**Exercise instructions**: Reproduce the lines below word for word, beginning with the line that contains "From the scene" and continuing through the end of the records, both ends included.

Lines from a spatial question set
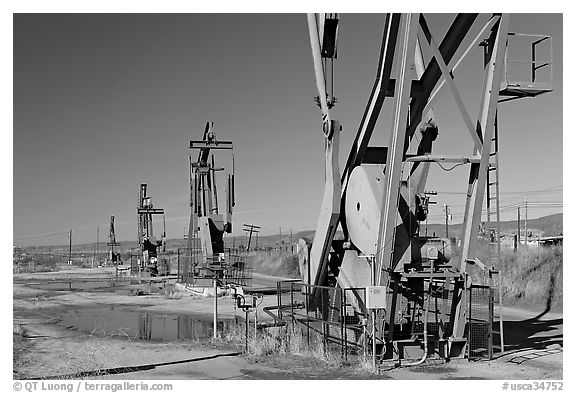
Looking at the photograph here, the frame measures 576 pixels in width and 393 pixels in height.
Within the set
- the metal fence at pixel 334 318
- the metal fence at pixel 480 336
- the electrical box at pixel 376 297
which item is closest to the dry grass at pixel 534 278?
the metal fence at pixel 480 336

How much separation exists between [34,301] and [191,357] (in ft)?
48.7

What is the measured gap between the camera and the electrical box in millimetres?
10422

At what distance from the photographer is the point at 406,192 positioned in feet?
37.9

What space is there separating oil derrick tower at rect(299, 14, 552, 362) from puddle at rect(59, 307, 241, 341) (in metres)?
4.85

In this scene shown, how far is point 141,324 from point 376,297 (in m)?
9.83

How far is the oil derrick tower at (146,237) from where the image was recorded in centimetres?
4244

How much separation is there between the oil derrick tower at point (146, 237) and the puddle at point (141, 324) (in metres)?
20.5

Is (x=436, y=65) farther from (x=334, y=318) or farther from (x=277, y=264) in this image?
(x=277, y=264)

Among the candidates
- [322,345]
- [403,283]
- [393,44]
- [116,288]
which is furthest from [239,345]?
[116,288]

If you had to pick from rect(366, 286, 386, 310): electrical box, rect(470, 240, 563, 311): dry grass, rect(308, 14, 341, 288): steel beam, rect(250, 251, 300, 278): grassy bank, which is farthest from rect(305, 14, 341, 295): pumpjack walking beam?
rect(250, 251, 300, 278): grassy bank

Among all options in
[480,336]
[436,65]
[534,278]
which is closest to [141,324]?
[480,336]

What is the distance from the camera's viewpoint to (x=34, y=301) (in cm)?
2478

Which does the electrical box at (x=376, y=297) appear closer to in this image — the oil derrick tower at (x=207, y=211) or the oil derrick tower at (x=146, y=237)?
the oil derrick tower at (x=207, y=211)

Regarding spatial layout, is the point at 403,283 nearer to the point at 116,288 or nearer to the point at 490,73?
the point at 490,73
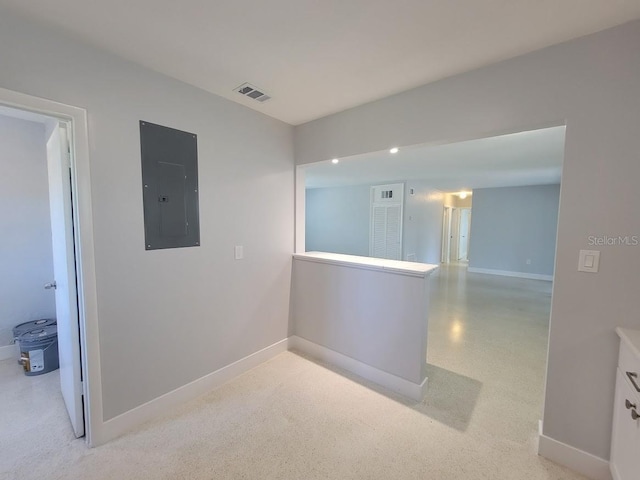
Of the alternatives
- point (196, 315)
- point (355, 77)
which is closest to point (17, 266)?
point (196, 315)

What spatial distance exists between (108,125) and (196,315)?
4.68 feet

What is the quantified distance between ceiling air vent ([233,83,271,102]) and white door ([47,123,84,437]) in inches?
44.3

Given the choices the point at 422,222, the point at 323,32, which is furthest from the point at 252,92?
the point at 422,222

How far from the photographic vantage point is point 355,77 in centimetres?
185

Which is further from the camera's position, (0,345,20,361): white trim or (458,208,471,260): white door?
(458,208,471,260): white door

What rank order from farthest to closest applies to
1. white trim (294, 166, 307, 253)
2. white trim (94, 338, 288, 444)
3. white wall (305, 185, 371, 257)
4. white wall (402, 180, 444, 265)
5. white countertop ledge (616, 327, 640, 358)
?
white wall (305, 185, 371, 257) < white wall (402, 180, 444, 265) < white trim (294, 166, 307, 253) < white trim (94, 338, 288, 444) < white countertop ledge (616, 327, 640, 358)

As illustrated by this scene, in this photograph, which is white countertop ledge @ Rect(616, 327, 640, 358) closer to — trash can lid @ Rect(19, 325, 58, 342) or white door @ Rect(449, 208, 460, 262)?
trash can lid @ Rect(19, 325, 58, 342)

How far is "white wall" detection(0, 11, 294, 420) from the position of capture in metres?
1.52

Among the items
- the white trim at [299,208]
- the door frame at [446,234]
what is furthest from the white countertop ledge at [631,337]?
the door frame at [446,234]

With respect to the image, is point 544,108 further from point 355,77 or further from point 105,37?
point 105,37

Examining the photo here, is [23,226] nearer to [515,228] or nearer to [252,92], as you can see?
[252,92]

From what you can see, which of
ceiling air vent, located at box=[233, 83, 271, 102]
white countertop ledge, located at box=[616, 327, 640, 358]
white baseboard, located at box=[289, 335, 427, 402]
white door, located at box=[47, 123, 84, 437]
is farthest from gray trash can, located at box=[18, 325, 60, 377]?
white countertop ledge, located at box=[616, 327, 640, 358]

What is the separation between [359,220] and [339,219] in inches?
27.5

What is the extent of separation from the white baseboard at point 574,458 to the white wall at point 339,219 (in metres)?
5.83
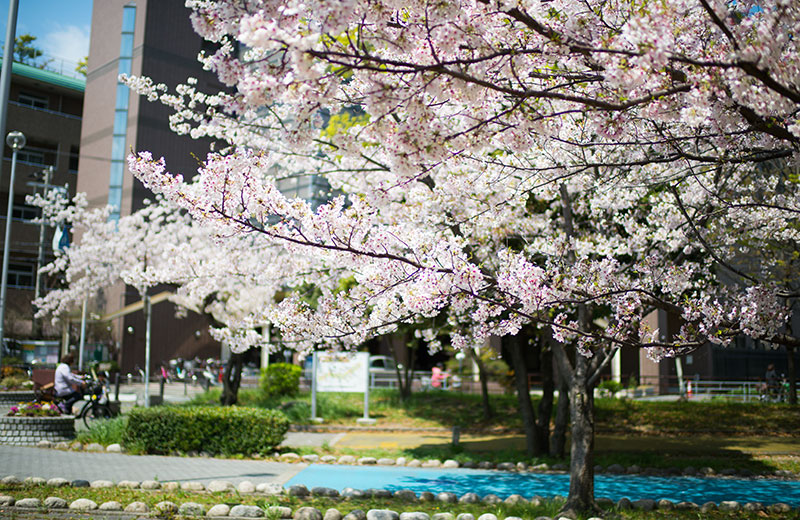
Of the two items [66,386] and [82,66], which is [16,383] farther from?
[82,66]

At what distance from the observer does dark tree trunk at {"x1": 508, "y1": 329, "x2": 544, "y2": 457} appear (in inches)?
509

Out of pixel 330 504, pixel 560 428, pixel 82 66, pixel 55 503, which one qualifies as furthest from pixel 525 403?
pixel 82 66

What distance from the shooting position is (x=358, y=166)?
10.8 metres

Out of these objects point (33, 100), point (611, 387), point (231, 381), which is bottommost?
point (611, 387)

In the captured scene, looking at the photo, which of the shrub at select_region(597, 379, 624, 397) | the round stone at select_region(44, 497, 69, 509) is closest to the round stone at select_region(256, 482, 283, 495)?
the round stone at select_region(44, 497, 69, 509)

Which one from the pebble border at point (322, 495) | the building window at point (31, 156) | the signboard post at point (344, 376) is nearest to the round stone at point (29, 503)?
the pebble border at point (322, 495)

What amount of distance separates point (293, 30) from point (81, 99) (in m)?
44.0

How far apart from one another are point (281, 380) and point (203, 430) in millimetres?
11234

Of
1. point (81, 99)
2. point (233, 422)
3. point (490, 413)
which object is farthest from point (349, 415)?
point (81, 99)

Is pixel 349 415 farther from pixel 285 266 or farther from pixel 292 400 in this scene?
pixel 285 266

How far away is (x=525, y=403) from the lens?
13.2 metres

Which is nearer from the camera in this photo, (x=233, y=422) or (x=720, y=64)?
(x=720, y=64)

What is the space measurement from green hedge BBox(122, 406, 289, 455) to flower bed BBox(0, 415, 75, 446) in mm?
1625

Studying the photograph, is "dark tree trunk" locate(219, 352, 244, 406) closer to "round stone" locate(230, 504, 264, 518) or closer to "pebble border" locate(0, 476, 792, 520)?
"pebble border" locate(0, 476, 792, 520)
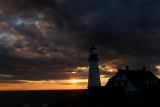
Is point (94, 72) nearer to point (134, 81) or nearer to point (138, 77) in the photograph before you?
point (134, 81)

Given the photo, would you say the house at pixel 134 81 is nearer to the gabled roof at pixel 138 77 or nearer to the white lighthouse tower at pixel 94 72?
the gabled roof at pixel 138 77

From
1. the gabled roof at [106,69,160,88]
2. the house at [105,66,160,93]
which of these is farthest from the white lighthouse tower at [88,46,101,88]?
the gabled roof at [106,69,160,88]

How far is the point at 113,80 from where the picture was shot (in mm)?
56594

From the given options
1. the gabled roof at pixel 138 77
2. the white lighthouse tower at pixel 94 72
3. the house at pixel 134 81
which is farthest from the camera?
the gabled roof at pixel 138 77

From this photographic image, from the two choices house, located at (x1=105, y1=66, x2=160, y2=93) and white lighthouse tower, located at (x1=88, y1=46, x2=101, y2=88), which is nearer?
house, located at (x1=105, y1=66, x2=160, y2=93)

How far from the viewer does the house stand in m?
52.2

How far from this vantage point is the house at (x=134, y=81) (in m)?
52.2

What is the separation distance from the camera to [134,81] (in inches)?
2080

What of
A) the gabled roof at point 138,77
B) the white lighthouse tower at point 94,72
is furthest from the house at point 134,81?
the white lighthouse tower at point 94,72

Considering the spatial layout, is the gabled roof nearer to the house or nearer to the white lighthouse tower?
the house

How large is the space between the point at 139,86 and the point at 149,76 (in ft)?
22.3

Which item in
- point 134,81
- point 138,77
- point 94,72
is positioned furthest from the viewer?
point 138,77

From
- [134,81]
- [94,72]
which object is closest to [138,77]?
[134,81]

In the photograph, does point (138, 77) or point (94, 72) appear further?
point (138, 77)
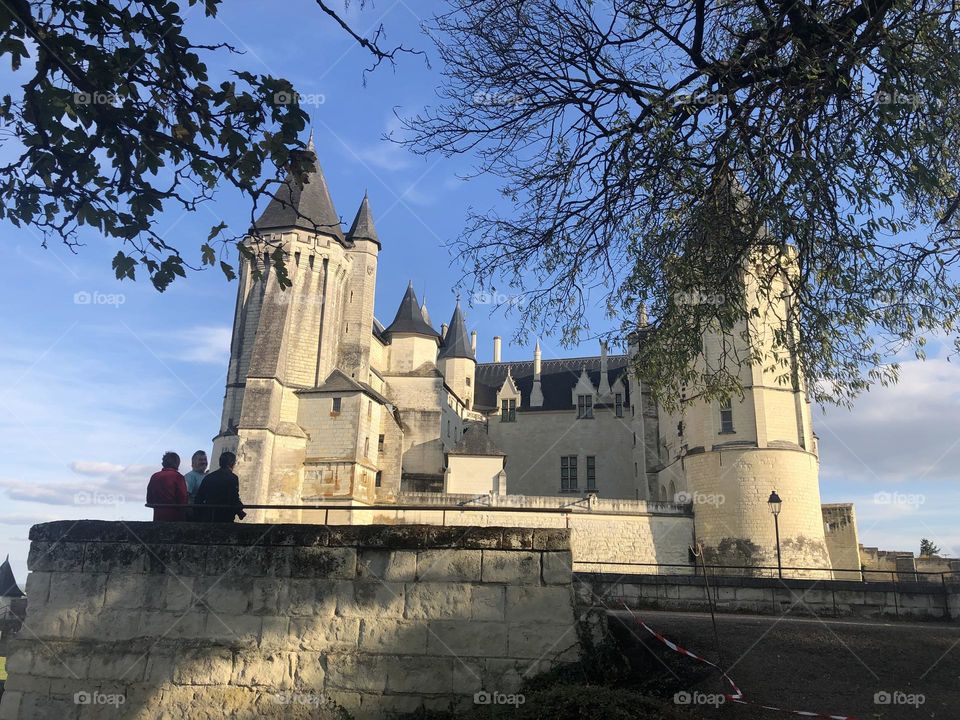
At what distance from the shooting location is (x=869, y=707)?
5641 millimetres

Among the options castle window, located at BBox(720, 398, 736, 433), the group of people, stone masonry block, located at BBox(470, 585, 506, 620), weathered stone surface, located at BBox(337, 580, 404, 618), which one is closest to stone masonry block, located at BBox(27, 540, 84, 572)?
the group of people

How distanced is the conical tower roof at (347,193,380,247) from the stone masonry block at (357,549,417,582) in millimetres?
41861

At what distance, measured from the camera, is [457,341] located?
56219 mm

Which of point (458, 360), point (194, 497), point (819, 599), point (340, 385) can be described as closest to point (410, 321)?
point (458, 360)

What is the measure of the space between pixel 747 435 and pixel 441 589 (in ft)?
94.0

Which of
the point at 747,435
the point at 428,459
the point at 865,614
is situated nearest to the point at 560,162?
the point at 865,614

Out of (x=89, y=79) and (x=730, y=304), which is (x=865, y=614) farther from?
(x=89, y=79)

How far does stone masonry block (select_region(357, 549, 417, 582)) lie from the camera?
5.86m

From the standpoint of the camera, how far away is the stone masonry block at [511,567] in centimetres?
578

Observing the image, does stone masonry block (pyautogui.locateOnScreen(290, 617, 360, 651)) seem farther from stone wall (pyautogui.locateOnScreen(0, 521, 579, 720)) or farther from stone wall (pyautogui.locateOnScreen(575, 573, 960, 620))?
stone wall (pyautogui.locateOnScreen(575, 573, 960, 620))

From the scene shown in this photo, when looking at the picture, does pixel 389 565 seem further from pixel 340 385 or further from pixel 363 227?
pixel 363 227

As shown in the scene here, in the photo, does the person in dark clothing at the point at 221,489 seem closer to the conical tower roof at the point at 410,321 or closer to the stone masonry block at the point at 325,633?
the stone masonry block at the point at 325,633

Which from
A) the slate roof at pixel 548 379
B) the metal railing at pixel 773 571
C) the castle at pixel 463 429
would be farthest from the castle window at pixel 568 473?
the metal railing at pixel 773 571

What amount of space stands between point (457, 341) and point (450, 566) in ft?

**Exercise result**:
From the scene shown in this photo, when looking at the picture, does pixel 389 565 seem further from pixel 340 385 or further from pixel 363 227?
pixel 363 227

As shown in the scene here, in the photo, does the person in dark clothing at the point at 221,489 seem closer to the conical tower roof at the point at 410,321 or closer to the stone masonry block at the point at 325,633?
the stone masonry block at the point at 325,633

Which from
A) the slate roof at pixel 548 379
B) the metal railing at pixel 773 571
C) the castle at pixel 463 429
would be farthest from the castle window at pixel 568 473?
the metal railing at pixel 773 571

What amount of space stands between point (457, 341) and point (450, 566) in ft?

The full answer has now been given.